Bridging cultures through music — and a sense of humor
Despite film and music industries that generate billions of streams on any given day, Indian culture has little foothold in America. If you’re not yet buying my argument, consider this. My in-laws — suburban, middle class, white New Jerseyites — may have heard of Shah Rukh Khan but couldn’t name one of his films. They know Priyanka Chopra as a Jonas. Regardless of its seemingly enormous success in the West, none of them have either heard of RRR or have one clue what a “Naatu Naatu” is. (If you need to click away from this article to Google now, please just go on, come back quickly, and don’t admit it to anyone).

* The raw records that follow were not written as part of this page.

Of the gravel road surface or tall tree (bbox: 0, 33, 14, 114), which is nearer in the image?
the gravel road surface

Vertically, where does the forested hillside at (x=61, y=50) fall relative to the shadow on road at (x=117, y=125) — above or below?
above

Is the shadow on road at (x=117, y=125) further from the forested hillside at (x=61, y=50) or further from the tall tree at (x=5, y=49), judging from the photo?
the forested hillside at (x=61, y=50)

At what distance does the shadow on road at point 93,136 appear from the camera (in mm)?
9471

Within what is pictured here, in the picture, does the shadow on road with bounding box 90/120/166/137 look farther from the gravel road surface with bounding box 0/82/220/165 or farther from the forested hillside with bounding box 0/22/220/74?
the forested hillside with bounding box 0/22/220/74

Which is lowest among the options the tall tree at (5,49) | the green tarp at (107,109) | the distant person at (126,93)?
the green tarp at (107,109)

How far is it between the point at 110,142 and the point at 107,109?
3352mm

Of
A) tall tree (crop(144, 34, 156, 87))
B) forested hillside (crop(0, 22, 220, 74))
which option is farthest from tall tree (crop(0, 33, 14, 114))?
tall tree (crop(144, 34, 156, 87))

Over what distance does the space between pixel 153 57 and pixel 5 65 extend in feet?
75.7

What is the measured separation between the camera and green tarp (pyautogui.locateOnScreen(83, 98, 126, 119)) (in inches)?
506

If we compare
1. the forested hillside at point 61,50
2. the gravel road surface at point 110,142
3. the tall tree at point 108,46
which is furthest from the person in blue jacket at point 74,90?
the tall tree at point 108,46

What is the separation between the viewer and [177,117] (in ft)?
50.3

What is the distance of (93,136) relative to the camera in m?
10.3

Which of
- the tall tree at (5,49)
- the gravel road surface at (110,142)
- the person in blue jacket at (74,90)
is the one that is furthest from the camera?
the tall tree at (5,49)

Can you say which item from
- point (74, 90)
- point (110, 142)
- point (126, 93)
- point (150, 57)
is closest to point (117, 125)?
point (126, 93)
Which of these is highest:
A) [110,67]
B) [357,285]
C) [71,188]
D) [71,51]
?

While the US is a new frontier that Dosanjh has set his sights on, fans in India need not worry. At every new venue, “Punjabi aa gaye” (“Punjabis have arrived”) is Dosanjh’s rallying cry. Dosanjh now serves as an ambassador of Punjabi, and Indian, culture.
His refrain is heard, too, across his social media. Some of the most popular posts on his page are mini-vlogs he shoots in his free time. One viral video features Dosanjh engaged in friendly banter with Alexa, asking her to play his song, with the device repeatedly failing to understand his Punjabi accent.
Ever so playfully, the singer exposes how a certain kind of assimilative attitude is required of brown people when we go to America. By speaking naturally to no avail and then adopting the most comical, stereotypical American accent to get the job done, he flips the “outsider” narrative on its head. The virtual assistant tech, much like America, doesn’t know what it’s missing.
I can confidently predict that Dosanjh — and a slew of other talent from India — will bring you an endless stream of vibrant, bass-heavy, dance-friendly, and uncompromisingly accented music and movies in years to come. Maybe you’ve already bought your ticket. But if not, as Dosanjh told me last week: “My answer remains the same. This is nothing. I have barely begun.”